Kafka menelanjangi kemanusiaan kita

Metamorfosis
Karya Franz Kafka

Terbit 2008 oleh Pustaka Homerian | Binding: Paperback | ISBN: – (isbn13: 9789791745437) | Halaman: 154

Penerjemah: Juni Liem

“Berapa besar toleransi cinta manusia kepada manusia lain? Apakah batasannya?”

PERTANYAAN-pertanyaan besar ini melingkupi cerita yang dengan begitu dahsyat dibuka oleh Franz Kafka dengan kalimat ini: Als Gregor Samsa eines Morgen aus unruhigen Träumen erwachte, fand er sich in seinem Bett zu einem ungeheuren Ungeziefer verwandelt.

Kata “ungeheure” diartikan makhluk raksasa, menakutkan, sedang “ungeziefer” bisa diartikan binatang kecil yang mengganggu, menjijikkan. Bisa jadi kumbang, kecoak, lalat. Dalam versi terjemahan Juni Liem ini, diterjemahkan menjadi: Di suatu pagi ketika Gregor Samsa terbangun dari mimpinya, dia menemukan dirinya telah berubah menjadi kutu yang besar. Di terjemahan yang lain seingatku pernah diterjemahkan menjadi kecoak raksasa (versi Bentang, entah kapan). Tapi itu semua tak soal. Intinya, Gregor Samsa menjadi binatang paling menjijikkan. (Diskusi paling menarik bisa diikuti di blog Sigit Susanto, orang yang paling menggilai Kafka bahkan sampai rela pergi ke makamnya. Ini alamat blognya http://membacakafka.blogspot.com

Saat seorang manusia bermetamorfosis menjadi mahluk seperti itu, yang berantena, makan makanan busuk, pertanyaan tadi kembali mengemuka: “berapa besar toleransi cinta keluarganya pada diri Gregor Samsa yang berubah?” Ternyata ayahnya begitu cepat menjadi jijik pada dirinya. Ibunya malah pingsan melihat dirinya. Sedang adiknya yang semula masih jatuh kasihan, tapi lama-lama sekitar sebulan kemudian tak tahan dan akhirnya menangis. Bahkan kemudian ia meminta ayah dan ibunya melupakan bahwa mereka punya kakak bernama Gregor Samsa. Ketika akhirnya Gregor Samsa yang sudah berubah wujud itu mati, mereka merayakannya. Gila!

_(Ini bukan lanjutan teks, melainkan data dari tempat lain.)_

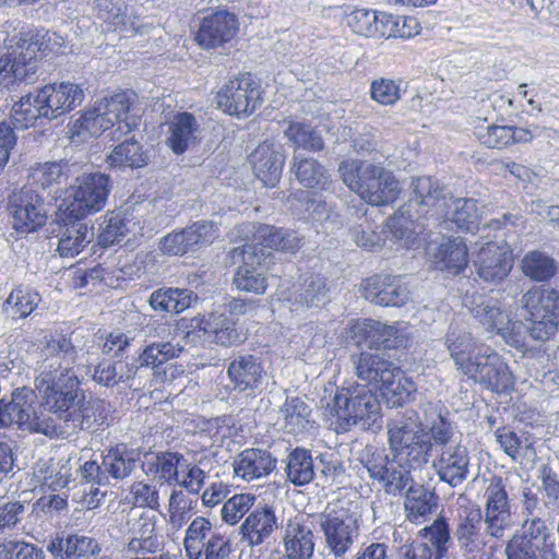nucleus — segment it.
<instances>
[{"label": "nucleus", "mask_w": 559, "mask_h": 559, "mask_svg": "<svg viewBox=\"0 0 559 559\" xmlns=\"http://www.w3.org/2000/svg\"><path fill=\"white\" fill-rule=\"evenodd\" d=\"M324 415L335 425L337 433L346 432L360 424L366 429L380 428L381 404L378 395L365 384L348 383L337 388L333 397L321 400Z\"/></svg>", "instance_id": "obj_1"}, {"label": "nucleus", "mask_w": 559, "mask_h": 559, "mask_svg": "<svg viewBox=\"0 0 559 559\" xmlns=\"http://www.w3.org/2000/svg\"><path fill=\"white\" fill-rule=\"evenodd\" d=\"M412 198L399 212L389 218L388 227L396 241L407 249L417 243L423 233L424 217H431V205H445L447 194L438 190L431 177L414 178L412 181Z\"/></svg>", "instance_id": "obj_2"}, {"label": "nucleus", "mask_w": 559, "mask_h": 559, "mask_svg": "<svg viewBox=\"0 0 559 559\" xmlns=\"http://www.w3.org/2000/svg\"><path fill=\"white\" fill-rule=\"evenodd\" d=\"M138 96L132 91H120L97 100L92 109L84 111L78 120L80 127L93 136L116 127L111 139L119 141L122 135L138 128L141 117L135 110Z\"/></svg>", "instance_id": "obj_3"}, {"label": "nucleus", "mask_w": 559, "mask_h": 559, "mask_svg": "<svg viewBox=\"0 0 559 559\" xmlns=\"http://www.w3.org/2000/svg\"><path fill=\"white\" fill-rule=\"evenodd\" d=\"M62 45V37L46 29H29L21 33L11 51L0 57V76L31 84L39 74V57L53 52Z\"/></svg>", "instance_id": "obj_4"}, {"label": "nucleus", "mask_w": 559, "mask_h": 559, "mask_svg": "<svg viewBox=\"0 0 559 559\" xmlns=\"http://www.w3.org/2000/svg\"><path fill=\"white\" fill-rule=\"evenodd\" d=\"M338 173L343 182L371 205L394 202L401 191L394 175L381 166L359 160L341 163Z\"/></svg>", "instance_id": "obj_5"}, {"label": "nucleus", "mask_w": 559, "mask_h": 559, "mask_svg": "<svg viewBox=\"0 0 559 559\" xmlns=\"http://www.w3.org/2000/svg\"><path fill=\"white\" fill-rule=\"evenodd\" d=\"M41 399L43 412L51 414L63 433L62 423L74 414V407L84 401V391L73 370H41L35 379Z\"/></svg>", "instance_id": "obj_6"}, {"label": "nucleus", "mask_w": 559, "mask_h": 559, "mask_svg": "<svg viewBox=\"0 0 559 559\" xmlns=\"http://www.w3.org/2000/svg\"><path fill=\"white\" fill-rule=\"evenodd\" d=\"M36 394L26 386L15 389L11 400H0V427L17 425L21 429L43 433L50 438L61 432L55 419L46 417L44 412L39 415L35 411Z\"/></svg>", "instance_id": "obj_7"}, {"label": "nucleus", "mask_w": 559, "mask_h": 559, "mask_svg": "<svg viewBox=\"0 0 559 559\" xmlns=\"http://www.w3.org/2000/svg\"><path fill=\"white\" fill-rule=\"evenodd\" d=\"M109 191L110 179L107 175L102 173L83 174L66 190L58 209L66 215L84 219L105 206Z\"/></svg>", "instance_id": "obj_8"}, {"label": "nucleus", "mask_w": 559, "mask_h": 559, "mask_svg": "<svg viewBox=\"0 0 559 559\" xmlns=\"http://www.w3.org/2000/svg\"><path fill=\"white\" fill-rule=\"evenodd\" d=\"M360 463L372 481L389 496L400 497L412 485V466L394 455L390 457L385 449L366 447L360 454Z\"/></svg>", "instance_id": "obj_9"}, {"label": "nucleus", "mask_w": 559, "mask_h": 559, "mask_svg": "<svg viewBox=\"0 0 559 559\" xmlns=\"http://www.w3.org/2000/svg\"><path fill=\"white\" fill-rule=\"evenodd\" d=\"M521 302L530 314L531 337L549 340L558 330L559 292L546 285L534 286L522 296Z\"/></svg>", "instance_id": "obj_10"}, {"label": "nucleus", "mask_w": 559, "mask_h": 559, "mask_svg": "<svg viewBox=\"0 0 559 559\" xmlns=\"http://www.w3.org/2000/svg\"><path fill=\"white\" fill-rule=\"evenodd\" d=\"M324 549L335 559H346L359 536V522L356 513L347 508H333L319 518Z\"/></svg>", "instance_id": "obj_11"}, {"label": "nucleus", "mask_w": 559, "mask_h": 559, "mask_svg": "<svg viewBox=\"0 0 559 559\" xmlns=\"http://www.w3.org/2000/svg\"><path fill=\"white\" fill-rule=\"evenodd\" d=\"M464 374L496 393H508L514 385L513 374L502 356L488 347L477 352Z\"/></svg>", "instance_id": "obj_12"}, {"label": "nucleus", "mask_w": 559, "mask_h": 559, "mask_svg": "<svg viewBox=\"0 0 559 559\" xmlns=\"http://www.w3.org/2000/svg\"><path fill=\"white\" fill-rule=\"evenodd\" d=\"M260 85L250 73L226 82L217 92L218 108L230 116L251 115L261 104Z\"/></svg>", "instance_id": "obj_13"}, {"label": "nucleus", "mask_w": 559, "mask_h": 559, "mask_svg": "<svg viewBox=\"0 0 559 559\" xmlns=\"http://www.w3.org/2000/svg\"><path fill=\"white\" fill-rule=\"evenodd\" d=\"M484 525L490 538L502 539L512 525V506L504 480L493 476L484 492Z\"/></svg>", "instance_id": "obj_14"}, {"label": "nucleus", "mask_w": 559, "mask_h": 559, "mask_svg": "<svg viewBox=\"0 0 559 559\" xmlns=\"http://www.w3.org/2000/svg\"><path fill=\"white\" fill-rule=\"evenodd\" d=\"M347 338L369 348L397 349L407 345L408 338L396 325H389L373 319L352 321L346 329Z\"/></svg>", "instance_id": "obj_15"}, {"label": "nucleus", "mask_w": 559, "mask_h": 559, "mask_svg": "<svg viewBox=\"0 0 559 559\" xmlns=\"http://www.w3.org/2000/svg\"><path fill=\"white\" fill-rule=\"evenodd\" d=\"M50 243L57 239L56 251L62 258H74L90 242L93 234L87 224L81 218L66 215L62 211L56 213V218L49 224Z\"/></svg>", "instance_id": "obj_16"}, {"label": "nucleus", "mask_w": 559, "mask_h": 559, "mask_svg": "<svg viewBox=\"0 0 559 559\" xmlns=\"http://www.w3.org/2000/svg\"><path fill=\"white\" fill-rule=\"evenodd\" d=\"M483 511L478 506L463 507L459 510L453 537L464 556L476 558L487 545V526L483 531Z\"/></svg>", "instance_id": "obj_17"}, {"label": "nucleus", "mask_w": 559, "mask_h": 559, "mask_svg": "<svg viewBox=\"0 0 559 559\" xmlns=\"http://www.w3.org/2000/svg\"><path fill=\"white\" fill-rule=\"evenodd\" d=\"M360 292L368 301L382 307H402L411 292L400 275L374 274L365 278Z\"/></svg>", "instance_id": "obj_18"}, {"label": "nucleus", "mask_w": 559, "mask_h": 559, "mask_svg": "<svg viewBox=\"0 0 559 559\" xmlns=\"http://www.w3.org/2000/svg\"><path fill=\"white\" fill-rule=\"evenodd\" d=\"M129 539L124 547L126 557L155 555L165 548V537L157 531L156 516L142 512L129 522Z\"/></svg>", "instance_id": "obj_19"}, {"label": "nucleus", "mask_w": 559, "mask_h": 559, "mask_svg": "<svg viewBox=\"0 0 559 559\" xmlns=\"http://www.w3.org/2000/svg\"><path fill=\"white\" fill-rule=\"evenodd\" d=\"M438 190L447 194L444 207L440 205H431V217L444 218L454 224L462 231L474 233L478 229L480 213L477 206V200L472 198L454 199L452 192L444 186L435 181Z\"/></svg>", "instance_id": "obj_20"}, {"label": "nucleus", "mask_w": 559, "mask_h": 559, "mask_svg": "<svg viewBox=\"0 0 559 559\" xmlns=\"http://www.w3.org/2000/svg\"><path fill=\"white\" fill-rule=\"evenodd\" d=\"M238 29V19L233 12L215 10L202 17L194 39L203 49H215L230 41Z\"/></svg>", "instance_id": "obj_21"}, {"label": "nucleus", "mask_w": 559, "mask_h": 559, "mask_svg": "<svg viewBox=\"0 0 559 559\" xmlns=\"http://www.w3.org/2000/svg\"><path fill=\"white\" fill-rule=\"evenodd\" d=\"M44 118L52 120L73 110L84 99L83 90L74 83L48 84L35 90Z\"/></svg>", "instance_id": "obj_22"}, {"label": "nucleus", "mask_w": 559, "mask_h": 559, "mask_svg": "<svg viewBox=\"0 0 559 559\" xmlns=\"http://www.w3.org/2000/svg\"><path fill=\"white\" fill-rule=\"evenodd\" d=\"M12 227L19 234H31L44 226V199L35 190L25 188L10 203Z\"/></svg>", "instance_id": "obj_23"}, {"label": "nucleus", "mask_w": 559, "mask_h": 559, "mask_svg": "<svg viewBox=\"0 0 559 559\" xmlns=\"http://www.w3.org/2000/svg\"><path fill=\"white\" fill-rule=\"evenodd\" d=\"M474 266L481 281L499 284L512 269L511 248L506 241L502 245L487 242L478 251L474 260Z\"/></svg>", "instance_id": "obj_24"}, {"label": "nucleus", "mask_w": 559, "mask_h": 559, "mask_svg": "<svg viewBox=\"0 0 559 559\" xmlns=\"http://www.w3.org/2000/svg\"><path fill=\"white\" fill-rule=\"evenodd\" d=\"M277 527V516L272 507L265 504L255 508L239 526L240 543L251 551L261 552Z\"/></svg>", "instance_id": "obj_25"}, {"label": "nucleus", "mask_w": 559, "mask_h": 559, "mask_svg": "<svg viewBox=\"0 0 559 559\" xmlns=\"http://www.w3.org/2000/svg\"><path fill=\"white\" fill-rule=\"evenodd\" d=\"M46 550L53 559H88L98 555L102 548L91 536L58 532L48 539Z\"/></svg>", "instance_id": "obj_26"}, {"label": "nucleus", "mask_w": 559, "mask_h": 559, "mask_svg": "<svg viewBox=\"0 0 559 559\" xmlns=\"http://www.w3.org/2000/svg\"><path fill=\"white\" fill-rule=\"evenodd\" d=\"M469 461L471 457L466 447L459 443L450 444L441 448L432 466L439 479L454 488L467 479Z\"/></svg>", "instance_id": "obj_27"}, {"label": "nucleus", "mask_w": 559, "mask_h": 559, "mask_svg": "<svg viewBox=\"0 0 559 559\" xmlns=\"http://www.w3.org/2000/svg\"><path fill=\"white\" fill-rule=\"evenodd\" d=\"M265 376L261 358L252 354L234 356L227 367V377L233 389L239 393L253 394Z\"/></svg>", "instance_id": "obj_28"}, {"label": "nucleus", "mask_w": 559, "mask_h": 559, "mask_svg": "<svg viewBox=\"0 0 559 559\" xmlns=\"http://www.w3.org/2000/svg\"><path fill=\"white\" fill-rule=\"evenodd\" d=\"M290 171L305 188L319 189L335 194L337 190L343 189L337 181L332 180L331 175L319 160L304 153L294 154Z\"/></svg>", "instance_id": "obj_29"}, {"label": "nucleus", "mask_w": 559, "mask_h": 559, "mask_svg": "<svg viewBox=\"0 0 559 559\" xmlns=\"http://www.w3.org/2000/svg\"><path fill=\"white\" fill-rule=\"evenodd\" d=\"M313 524L304 518L289 519L284 528V558L311 559L314 552Z\"/></svg>", "instance_id": "obj_30"}, {"label": "nucleus", "mask_w": 559, "mask_h": 559, "mask_svg": "<svg viewBox=\"0 0 559 559\" xmlns=\"http://www.w3.org/2000/svg\"><path fill=\"white\" fill-rule=\"evenodd\" d=\"M357 377L366 383L381 390L388 380L400 376V367L388 358L369 352L352 356Z\"/></svg>", "instance_id": "obj_31"}, {"label": "nucleus", "mask_w": 559, "mask_h": 559, "mask_svg": "<svg viewBox=\"0 0 559 559\" xmlns=\"http://www.w3.org/2000/svg\"><path fill=\"white\" fill-rule=\"evenodd\" d=\"M233 467L236 477L249 483L273 473L277 467V459L266 449L247 448L235 457Z\"/></svg>", "instance_id": "obj_32"}, {"label": "nucleus", "mask_w": 559, "mask_h": 559, "mask_svg": "<svg viewBox=\"0 0 559 559\" xmlns=\"http://www.w3.org/2000/svg\"><path fill=\"white\" fill-rule=\"evenodd\" d=\"M246 229L252 234L251 251H255V247L261 246L276 251L295 253L301 247L302 239L295 230L258 223L246 225Z\"/></svg>", "instance_id": "obj_33"}, {"label": "nucleus", "mask_w": 559, "mask_h": 559, "mask_svg": "<svg viewBox=\"0 0 559 559\" xmlns=\"http://www.w3.org/2000/svg\"><path fill=\"white\" fill-rule=\"evenodd\" d=\"M330 289L326 278L320 274H305L300 277L299 285L286 297L292 310L323 307L329 301Z\"/></svg>", "instance_id": "obj_34"}, {"label": "nucleus", "mask_w": 559, "mask_h": 559, "mask_svg": "<svg viewBox=\"0 0 559 559\" xmlns=\"http://www.w3.org/2000/svg\"><path fill=\"white\" fill-rule=\"evenodd\" d=\"M284 162L282 147L274 143L264 142L250 155L253 173L265 187H274L280 181Z\"/></svg>", "instance_id": "obj_35"}, {"label": "nucleus", "mask_w": 559, "mask_h": 559, "mask_svg": "<svg viewBox=\"0 0 559 559\" xmlns=\"http://www.w3.org/2000/svg\"><path fill=\"white\" fill-rule=\"evenodd\" d=\"M43 357L41 370H73L76 361L78 350L71 338L62 333L45 336V344L40 348Z\"/></svg>", "instance_id": "obj_36"}, {"label": "nucleus", "mask_w": 559, "mask_h": 559, "mask_svg": "<svg viewBox=\"0 0 559 559\" xmlns=\"http://www.w3.org/2000/svg\"><path fill=\"white\" fill-rule=\"evenodd\" d=\"M251 249V245L243 246V262L237 267L233 282L241 292L262 295L267 287L265 267L261 265L258 253Z\"/></svg>", "instance_id": "obj_37"}, {"label": "nucleus", "mask_w": 559, "mask_h": 559, "mask_svg": "<svg viewBox=\"0 0 559 559\" xmlns=\"http://www.w3.org/2000/svg\"><path fill=\"white\" fill-rule=\"evenodd\" d=\"M406 519L415 524L426 522L438 508L439 497L423 484L412 480L403 492Z\"/></svg>", "instance_id": "obj_38"}, {"label": "nucleus", "mask_w": 559, "mask_h": 559, "mask_svg": "<svg viewBox=\"0 0 559 559\" xmlns=\"http://www.w3.org/2000/svg\"><path fill=\"white\" fill-rule=\"evenodd\" d=\"M185 457L182 453L173 451L148 453L142 462V469L147 476L175 486Z\"/></svg>", "instance_id": "obj_39"}, {"label": "nucleus", "mask_w": 559, "mask_h": 559, "mask_svg": "<svg viewBox=\"0 0 559 559\" xmlns=\"http://www.w3.org/2000/svg\"><path fill=\"white\" fill-rule=\"evenodd\" d=\"M104 471L108 481L110 479L121 480L131 475L141 461V453L138 449L129 448L126 443H118L106 449L103 454Z\"/></svg>", "instance_id": "obj_40"}, {"label": "nucleus", "mask_w": 559, "mask_h": 559, "mask_svg": "<svg viewBox=\"0 0 559 559\" xmlns=\"http://www.w3.org/2000/svg\"><path fill=\"white\" fill-rule=\"evenodd\" d=\"M476 321L489 332H498L508 323L510 313L502 308L498 299L477 295L466 298L464 301Z\"/></svg>", "instance_id": "obj_41"}, {"label": "nucleus", "mask_w": 559, "mask_h": 559, "mask_svg": "<svg viewBox=\"0 0 559 559\" xmlns=\"http://www.w3.org/2000/svg\"><path fill=\"white\" fill-rule=\"evenodd\" d=\"M510 539L550 555H557L555 536L551 528L539 516L525 519L521 528Z\"/></svg>", "instance_id": "obj_42"}, {"label": "nucleus", "mask_w": 559, "mask_h": 559, "mask_svg": "<svg viewBox=\"0 0 559 559\" xmlns=\"http://www.w3.org/2000/svg\"><path fill=\"white\" fill-rule=\"evenodd\" d=\"M445 345L456 368L462 373L466 371V367L472 365L477 352L486 348L478 344L469 332L453 325L450 326L447 333Z\"/></svg>", "instance_id": "obj_43"}, {"label": "nucleus", "mask_w": 559, "mask_h": 559, "mask_svg": "<svg viewBox=\"0 0 559 559\" xmlns=\"http://www.w3.org/2000/svg\"><path fill=\"white\" fill-rule=\"evenodd\" d=\"M389 445L391 449L403 450V445L427 437L424 433L418 414L406 409L402 416H396L388 424Z\"/></svg>", "instance_id": "obj_44"}, {"label": "nucleus", "mask_w": 559, "mask_h": 559, "mask_svg": "<svg viewBox=\"0 0 559 559\" xmlns=\"http://www.w3.org/2000/svg\"><path fill=\"white\" fill-rule=\"evenodd\" d=\"M278 413L283 428L289 435L307 433L314 426L310 406L299 396H287Z\"/></svg>", "instance_id": "obj_45"}, {"label": "nucleus", "mask_w": 559, "mask_h": 559, "mask_svg": "<svg viewBox=\"0 0 559 559\" xmlns=\"http://www.w3.org/2000/svg\"><path fill=\"white\" fill-rule=\"evenodd\" d=\"M285 475L296 487L306 486L317 479L316 461L310 450L297 447L286 456Z\"/></svg>", "instance_id": "obj_46"}, {"label": "nucleus", "mask_w": 559, "mask_h": 559, "mask_svg": "<svg viewBox=\"0 0 559 559\" xmlns=\"http://www.w3.org/2000/svg\"><path fill=\"white\" fill-rule=\"evenodd\" d=\"M139 372L135 362L122 359H102L93 369L92 380L105 388H114L120 383H127Z\"/></svg>", "instance_id": "obj_47"}, {"label": "nucleus", "mask_w": 559, "mask_h": 559, "mask_svg": "<svg viewBox=\"0 0 559 559\" xmlns=\"http://www.w3.org/2000/svg\"><path fill=\"white\" fill-rule=\"evenodd\" d=\"M182 350L183 347L179 343L153 342L142 349L139 357L133 362L139 367V371L142 368H152L154 376L163 381L166 373L160 372L159 368L167 361L177 358Z\"/></svg>", "instance_id": "obj_48"}, {"label": "nucleus", "mask_w": 559, "mask_h": 559, "mask_svg": "<svg viewBox=\"0 0 559 559\" xmlns=\"http://www.w3.org/2000/svg\"><path fill=\"white\" fill-rule=\"evenodd\" d=\"M199 124L195 117L187 111L178 112L169 126L167 145L177 155L185 153L197 141Z\"/></svg>", "instance_id": "obj_49"}, {"label": "nucleus", "mask_w": 559, "mask_h": 559, "mask_svg": "<svg viewBox=\"0 0 559 559\" xmlns=\"http://www.w3.org/2000/svg\"><path fill=\"white\" fill-rule=\"evenodd\" d=\"M436 263L449 274H460L468 264V250L463 238H448L435 254Z\"/></svg>", "instance_id": "obj_50"}, {"label": "nucleus", "mask_w": 559, "mask_h": 559, "mask_svg": "<svg viewBox=\"0 0 559 559\" xmlns=\"http://www.w3.org/2000/svg\"><path fill=\"white\" fill-rule=\"evenodd\" d=\"M106 406L102 400H91L79 403L74 407V414L63 423L64 429L71 430H94L95 426H102L105 421Z\"/></svg>", "instance_id": "obj_51"}, {"label": "nucleus", "mask_w": 559, "mask_h": 559, "mask_svg": "<svg viewBox=\"0 0 559 559\" xmlns=\"http://www.w3.org/2000/svg\"><path fill=\"white\" fill-rule=\"evenodd\" d=\"M192 297L187 288L162 287L151 294L148 304L158 312L180 313L191 306Z\"/></svg>", "instance_id": "obj_52"}, {"label": "nucleus", "mask_w": 559, "mask_h": 559, "mask_svg": "<svg viewBox=\"0 0 559 559\" xmlns=\"http://www.w3.org/2000/svg\"><path fill=\"white\" fill-rule=\"evenodd\" d=\"M40 295L31 286H16L3 301V312L13 320L27 318L39 305Z\"/></svg>", "instance_id": "obj_53"}, {"label": "nucleus", "mask_w": 559, "mask_h": 559, "mask_svg": "<svg viewBox=\"0 0 559 559\" xmlns=\"http://www.w3.org/2000/svg\"><path fill=\"white\" fill-rule=\"evenodd\" d=\"M97 15L102 19L109 29L121 33H136L140 25L138 19L128 14V7H121L111 0H95Z\"/></svg>", "instance_id": "obj_54"}, {"label": "nucleus", "mask_w": 559, "mask_h": 559, "mask_svg": "<svg viewBox=\"0 0 559 559\" xmlns=\"http://www.w3.org/2000/svg\"><path fill=\"white\" fill-rule=\"evenodd\" d=\"M558 262L547 253L533 250L528 251L522 259L521 269L523 274L534 282H548L558 272Z\"/></svg>", "instance_id": "obj_55"}, {"label": "nucleus", "mask_w": 559, "mask_h": 559, "mask_svg": "<svg viewBox=\"0 0 559 559\" xmlns=\"http://www.w3.org/2000/svg\"><path fill=\"white\" fill-rule=\"evenodd\" d=\"M39 106L35 91L22 96L19 102L13 104L8 123L12 126L13 130H25L35 126L39 118H44Z\"/></svg>", "instance_id": "obj_56"}, {"label": "nucleus", "mask_w": 559, "mask_h": 559, "mask_svg": "<svg viewBox=\"0 0 559 559\" xmlns=\"http://www.w3.org/2000/svg\"><path fill=\"white\" fill-rule=\"evenodd\" d=\"M284 134L296 148L320 152L324 147L321 133L309 123L292 121Z\"/></svg>", "instance_id": "obj_57"}, {"label": "nucleus", "mask_w": 559, "mask_h": 559, "mask_svg": "<svg viewBox=\"0 0 559 559\" xmlns=\"http://www.w3.org/2000/svg\"><path fill=\"white\" fill-rule=\"evenodd\" d=\"M131 221L122 213H108L99 225L98 245L110 247L120 243L130 231Z\"/></svg>", "instance_id": "obj_58"}, {"label": "nucleus", "mask_w": 559, "mask_h": 559, "mask_svg": "<svg viewBox=\"0 0 559 559\" xmlns=\"http://www.w3.org/2000/svg\"><path fill=\"white\" fill-rule=\"evenodd\" d=\"M380 391L389 407H400L414 400L416 384L400 369V376L388 380Z\"/></svg>", "instance_id": "obj_59"}, {"label": "nucleus", "mask_w": 559, "mask_h": 559, "mask_svg": "<svg viewBox=\"0 0 559 559\" xmlns=\"http://www.w3.org/2000/svg\"><path fill=\"white\" fill-rule=\"evenodd\" d=\"M107 160L112 167L127 166L138 168L146 164L142 145L133 138L124 140L115 146Z\"/></svg>", "instance_id": "obj_60"}, {"label": "nucleus", "mask_w": 559, "mask_h": 559, "mask_svg": "<svg viewBox=\"0 0 559 559\" xmlns=\"http://www.w3.org/2000/svg\"><path fill=\"white\" fill-rule=\"evenodd\" d=\"M211 530V522L203 516H198L190 523L183 540L188 559H199L202 556Z\"/></svg>", "instance_id": "obj_61"}, {"label": "nucleus", "mask_w": 559, "mask_h": 559, "mask_svg": "<svg viewBox=\"0 0 559 559\" xmlns=\"http://www.w3.org/2000/svg\"><path fill=\"white\" fill-rule=\"evenodd\" d=\"M68 179V164L62 162H47L32 168L31 185L41 189L50 188Z\"/></svg>", "instance_id": "obj_62"}, {"label": "nucleus", "mask_w": 559, "mask_h": 559, "mask_svg": "<svg viewBox=\"0 0 559 559\" xmlns=\"http://www.w3.org/2000/svg\"><path fill=\"white\" fill-rule=\"evenodd\" d=\"M185 229L188 235L192 252L202 247L212 245L221 234L219 224L210 219L194 222Z\"/></svg>", "instance_id": "obj_63"}, {"label": "nucleus", "mask_w": 559, "mask_h": 559, "mask_svg": "<svg viewBox=\"0 0 559 559\" xmlns=\"http://www.w3.org/2000/svg\"><path fill=\"white\" fill-rule=\"evenodd\" d=\"M43 548L22 539H7L0 544V559H45Z\"/></svg>", "instance_id": "obj_64"}]
</instances>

Inilah pergumulan pemikiran modern yang menjadi esensi karya ini sampai dikatakan fenomenal dan mengugah hati pembaca. Dikatakan demikian karena lewat karyanya Kafka menelanjangi kemanusiaan kita. Bahwa kemanusiaan kita adalah kemanusiaan yang egois, yang serba terbatas dan penuh pamrih, kemanusiaan yang bengis pada manusia lain (disimbolkan menjadi hewan) yang bisa jadi itu bukan salahnya. Bukankah bila tak suka pada orang lain, seringkali kita caci-maki dia dengan segala hinaan “kebinatangan”? Hewan hampir selalu kita anggap rendah, padahal belum tentu kejiwaan manusia itu jauh lebih baik dari hewan.

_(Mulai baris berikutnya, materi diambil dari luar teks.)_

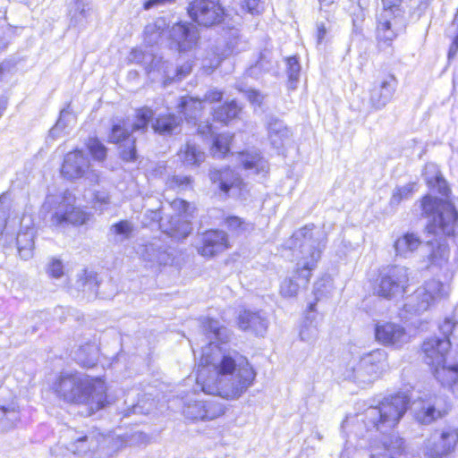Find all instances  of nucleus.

Soal hewan dan manusia ini, satu kali pernah ditulis Kafka pada temannya, Gustav Janouch: “…binatang dengan kita sebagai manusia itu hubungannya lebih dekat. Inilah terali penjara. Justru hubungan dengan sesama manusia menjauh, sebaliknya hubungan dengan binatang lebih mudah. Setiap manusia hidup dalam penjara. Dia harus paham lingkungannya, sebab itu sekarang banyak orang menulis tentang binatang. Ini sebagai bukti ada semacam kerinduan pada kehidupan yang bebas dan kehidupan di alam. Manusia terlalu banyak mengeluh, sehingga fantasinya perlu pembebasan diri.” Dan seperti itulah cara aku membaca karyanya ini.

Bahwa sebenarnya pada akhirnya kita tidak perlu merasa kasihan pada Gregor Samsa karena justru ialah yang “insan yang bebas” sedang keluarganya mulai dari ayah, ibu, dan Grete adiknya adalah insan-insan yang terpenjara dalam kemanusiaan. Manusia Gregor sampai akhir hayatnya terus menyatakan ketulusan cintanya pada keluarga, sedang manusia lain justru semakin lemah cintanya dan menyatakan keegoisannya.

Satu-satunya yang lemah dari buku ini adalah proses penerjemahannya. Semula aku cukup bahagia dengan cara Juni Liem mengawali dengan mulus penerjemahan kata pembuka buku cerita ini, tapi mulai dari tengah buku sampai akhir mungkin karena diburu-buru waktu dan tidak ketatnya editor bekerja, proses penerjemahannya banyak salah dan tidak nyaman untuk dibaca sama sekali.